## Start

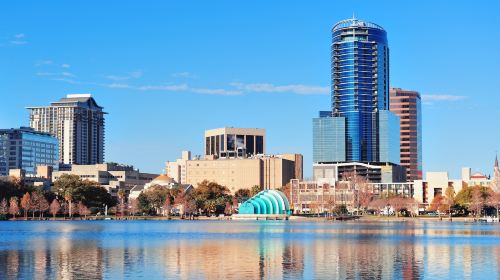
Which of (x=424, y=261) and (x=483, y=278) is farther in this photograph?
(x=424, y=261)

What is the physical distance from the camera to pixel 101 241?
89.9 meters

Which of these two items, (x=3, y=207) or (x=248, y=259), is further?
(x=3, y=207)

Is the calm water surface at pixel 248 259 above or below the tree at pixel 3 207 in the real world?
below

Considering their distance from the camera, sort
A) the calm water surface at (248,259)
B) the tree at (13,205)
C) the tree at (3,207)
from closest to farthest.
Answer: the calm water surface at (248,259) → the tree at (13,205) → the tree at (3,207)

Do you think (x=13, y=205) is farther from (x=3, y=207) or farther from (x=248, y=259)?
(x=248, y=259)

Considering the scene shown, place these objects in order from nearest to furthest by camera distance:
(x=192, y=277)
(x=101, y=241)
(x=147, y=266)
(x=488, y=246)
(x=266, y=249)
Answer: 1. (x=192, y=277)
2. (x=147, y=266)
3. (x=266, y=249)
4. (x=488, y=246)
5. (x=101, y=241)

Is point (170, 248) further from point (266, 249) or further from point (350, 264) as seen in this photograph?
point (350, 264)

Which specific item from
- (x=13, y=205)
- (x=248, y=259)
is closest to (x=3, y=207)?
(x=13, y=205)

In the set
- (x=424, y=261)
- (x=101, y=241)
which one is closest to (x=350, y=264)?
(x=424, y=261)

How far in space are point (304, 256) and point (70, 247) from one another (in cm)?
2423

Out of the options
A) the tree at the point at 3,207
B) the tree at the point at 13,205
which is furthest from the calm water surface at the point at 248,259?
the tree at the point at 3,207

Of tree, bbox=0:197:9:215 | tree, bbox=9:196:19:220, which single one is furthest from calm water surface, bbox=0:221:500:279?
tree, bbox=0:197:9:215

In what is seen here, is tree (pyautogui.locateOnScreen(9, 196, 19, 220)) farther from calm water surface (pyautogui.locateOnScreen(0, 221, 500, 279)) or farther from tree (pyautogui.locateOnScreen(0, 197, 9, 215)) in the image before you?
calm water surface (pyautogui.locateOnScreen(0, 221, 500, 279))

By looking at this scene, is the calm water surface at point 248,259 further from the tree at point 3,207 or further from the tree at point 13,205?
the tree at point 3,207
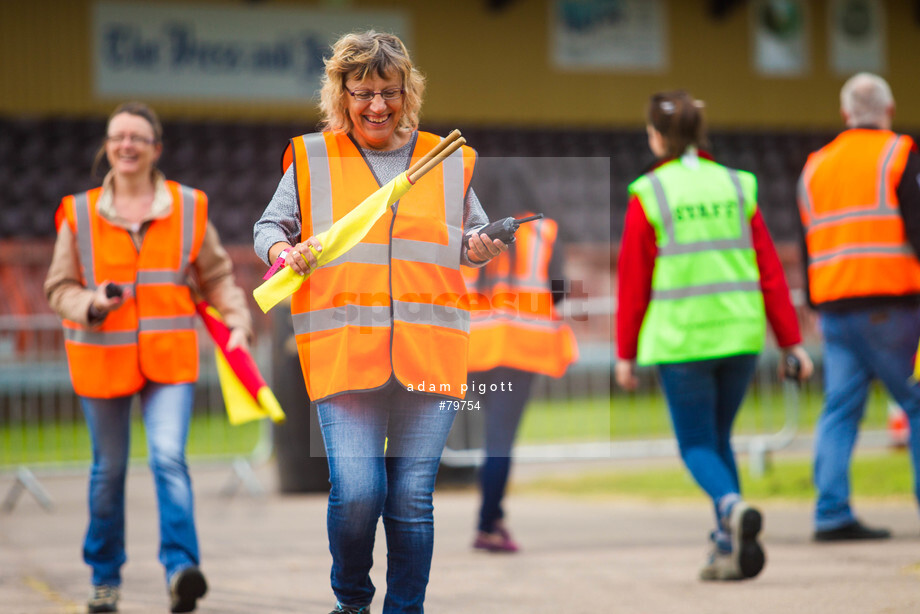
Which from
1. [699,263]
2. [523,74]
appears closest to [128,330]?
[699,263]

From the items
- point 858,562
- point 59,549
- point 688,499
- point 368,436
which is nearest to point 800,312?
point 688,499

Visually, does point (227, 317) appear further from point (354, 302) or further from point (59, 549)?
point (59, 549)

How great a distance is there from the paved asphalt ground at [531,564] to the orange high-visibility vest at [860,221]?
1.14m

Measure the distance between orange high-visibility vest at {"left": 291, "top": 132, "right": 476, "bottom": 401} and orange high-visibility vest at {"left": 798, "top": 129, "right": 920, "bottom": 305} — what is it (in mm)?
2955

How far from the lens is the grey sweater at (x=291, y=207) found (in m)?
3.20

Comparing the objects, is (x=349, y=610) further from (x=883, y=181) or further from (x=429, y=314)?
(x=883, y=181)

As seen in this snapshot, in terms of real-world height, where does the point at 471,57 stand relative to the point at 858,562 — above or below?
above

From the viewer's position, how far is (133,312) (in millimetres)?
4570

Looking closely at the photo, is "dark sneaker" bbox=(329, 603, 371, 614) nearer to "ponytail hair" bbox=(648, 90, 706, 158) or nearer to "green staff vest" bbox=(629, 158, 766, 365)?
"green staff vest" bbox=(629, 158, 766, 365)

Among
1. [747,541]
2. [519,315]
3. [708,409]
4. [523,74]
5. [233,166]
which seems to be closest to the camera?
[747,541]

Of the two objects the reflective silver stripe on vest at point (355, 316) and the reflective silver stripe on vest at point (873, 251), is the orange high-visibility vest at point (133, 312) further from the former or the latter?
the reflective silver stripe on vest at point (873, 251)

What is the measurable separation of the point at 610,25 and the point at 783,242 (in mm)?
4107

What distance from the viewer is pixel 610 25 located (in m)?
19.1

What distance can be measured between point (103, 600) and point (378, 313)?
1.97 m
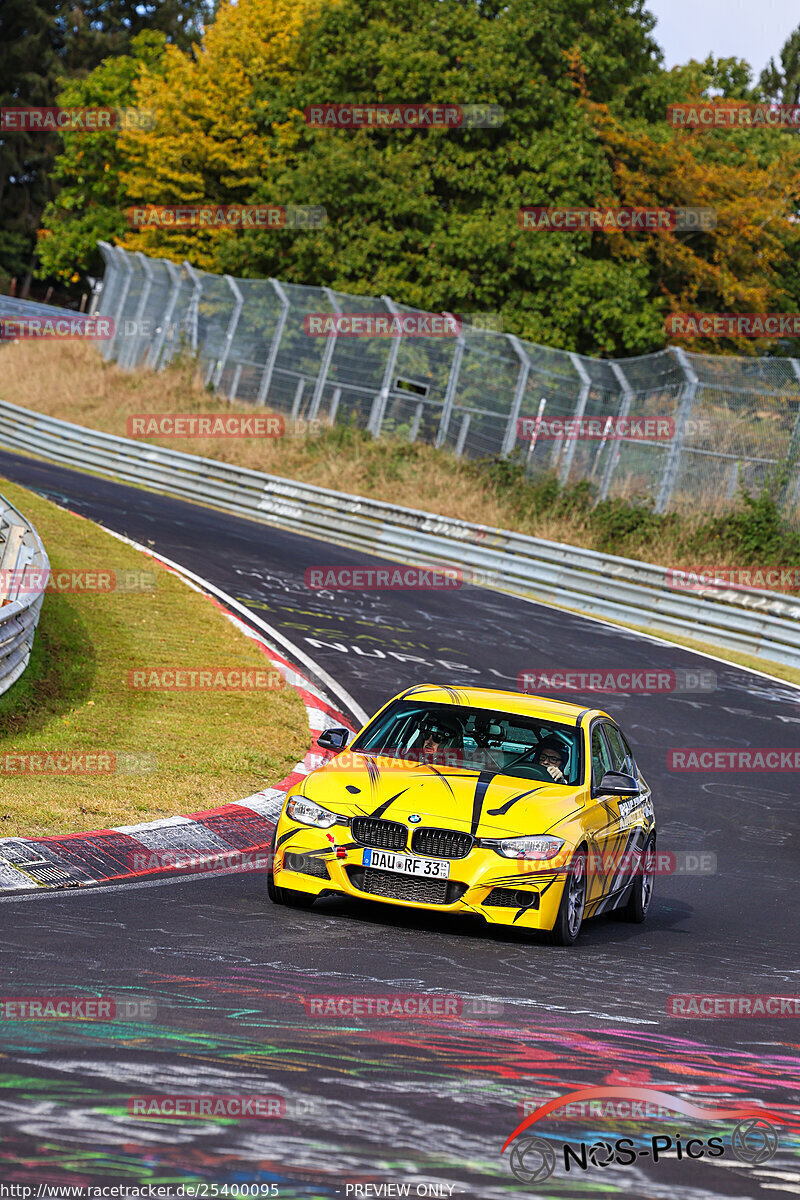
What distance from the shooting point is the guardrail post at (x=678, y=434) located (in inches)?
1111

## End

Set task => Turn all the rows above into a JSON list of strings, with one string per line. Skip blank lines and leave the pictures out.

Written solution =>
[
  "Which of (x=424, y=261) and (x=483, y=278) is farther in this photograph?",
  "(x=424, y=261)",
  "What is the physical distance from the camera to pixel 101 241?",
  "89.9 meters",
  "Which of these two items, (x=3, y=207) or (x=248, y=259), is further?",
  "(x=3, y=207)",
  "Is the calm water surface at pixel 248 259 above or below the tree at pixel 3 207 in the real world?",
  "below",
  "Considering their distance from the camera, sort",
  "A) the calm water surface at (248,259)",
  "B) the tree at (13,205)",
  "C) the tree at (3,207)",
  "from closest to farthest.",
  "Answer: the calm water surface at (248,259) → the tree at (13,205) → the tree at (3,207)",
  "Do you think (x=13, y=205) is farther from (x=3, y=207) or farther from (x=248, y=259)?",
  "(x=248, y=259)",
  "Considering the scene shown, place these objects in order from nearest to furthest by camera distance:",
  "(x=192, y=277)",
  "(x=101, y=241)",
  "(x=147, y=266)",
  "(x=488, y=246)",
  "(x=266, y=249)",
  "Answer: 1. (x=192, y=277)",
  "2. (x=147, y=266)",
  "3. (x=266, y=249)",
  "4. (x=488, y=246)",
  "5. (x=101, y=241)",
  "Is point (170, 248) further from point (266, 249) or further from point (350, 264) as seen in this photograph?",
  "point (350, 264)",
  "Which specific item from",
  "- (x=13, y=205)",
  "- (x=248, y=259)",
  "is closest to (x=3, y=207)?",
  "(x=13, y=205)",
  "In the set",
  "- (x=424, y=261)",
  "- (x=101, y=241)",
  "which one is closest to (x=350, y=264)?",
  "(x=424, y=261)",
  "How far in space are point (304, 256) and point (70, 247) from one another (in cm)?",
  "2423",
  "Out of the options",
  "A) the tree at the point at 3,207",
  "B) the tree at the point at 13,205",
  "which is furthest from the calm water surface at the point at 248,259?",
  "the tree at the point at 3,207",
  "Of tree, bbox=0:197:9:215 | tree, bbox=9:196:19:220, which single one is furthest from calm water surface, bbox=0:221:500:279?",
  "tree, bbox=0:197:9:215",
  "In what is seen here, is tree (pyautogui.locateOnScreen(9, 196, 19, 220)) farther from calm water surface (pyautogui.locateOnScreen(0, 221, 500, 279)) or farther from tree (pyautogui.locateOnScreen(0, 197, 9, 215)) in the image before you?",
  "calm water surface (pyautogui.locateOnScreen(0, 221, 500, 279))",
  "By looking at this scene, is the calm water surface at point 248,259 further from the tree at point 3,207 or further from the tree at point 13,205?",
  "the tree at point 3,207",
  "Which from",
  "1. [699,263]",
  "2. [523,74]",
  "appears closest to [128,330]?",
  "[699,263]",
  "From the items",
  "- point 858,562",
  "- point 59,549",
  "- point 688,499",
  "- point 368,436",
  "which is nearest to point 800,312?",
  "point 688,499",
  "Visually, does point (227, 317) appear further from point (354, 302) or further from point (59, 549)?",
  "point (59, 549)",
  "How great a distance is there from the paved asphalt ground at [531,564] to the orange high-visibility vest at [860,221]?",
  "1.14m",
  "Measure the distance between orange high-visibility vest at {\"left\": 291, \"top\": 132, \"right\": 476, \"bottom\": 401} and orange high-visibility vest at {\"left\": 798, \"top\": 129, \"right\": 920, \"bottom\": 305} — what is it (in mm)?",
  "2955",
  "How far from the lens is the grey sweater at (x=291, y=207) found (in m)?",
  "3.20",
  "Comparing the objects, is (x=349, y=610) further from (x=883, y=181) or further from (x=429, y=314)?",
  "(x=883, y=181)",
  "As seen in this snapshot, in terms of real-world height, where does the point at 471,57 stand relative to the point at 858,562 — above or below?",
  "above",
  "From the viewer's position, how far is (133,312) (in millimetres)?",
  "4570",
  "Looking closely at the photo, is \"dark sneaker\" bbox=(329, 603, 371, 614) nearer to \"ponytail hair\" bbox=(648, 90, 706, 158) or nearer to \"green staff vest\" bbox=(629, 158, 766, 365)?",
  "\"green staff vest\" bbox=(629, 158, 766, 365)",
  "Among",
  "1. [747,541]",
  "2. [519,315]",
  "3. [708,409]",
  "4. [523,74]",
  "5. [233,166]",
  "which seems to be closest to the camera?",
  "[747,541]",
  "Of the two objects the reflective silver stripe on vest at point (355, 316) and the reflective silver stripe on vest at point (873, 251), is the orange high-visibility vest at point (133, 312) further from the former or the latter?",
  "the reflective silver stripe on vest at point (873, 251)",
  "What is the measurable separation of the point at 610,25 and the point at 783,242 (in mm)?",
  "4107",
  "What distance from the viewer is pixel 610 25 located (in m)?",
  "19.1",
  "What distance can be measured between point (103, 600) and point (378, 313)?",
  "1.97 m",
  "What distance from the shooting point is the guardrail post at (x=678, y=434) located (in inches)?",
  "1111"
]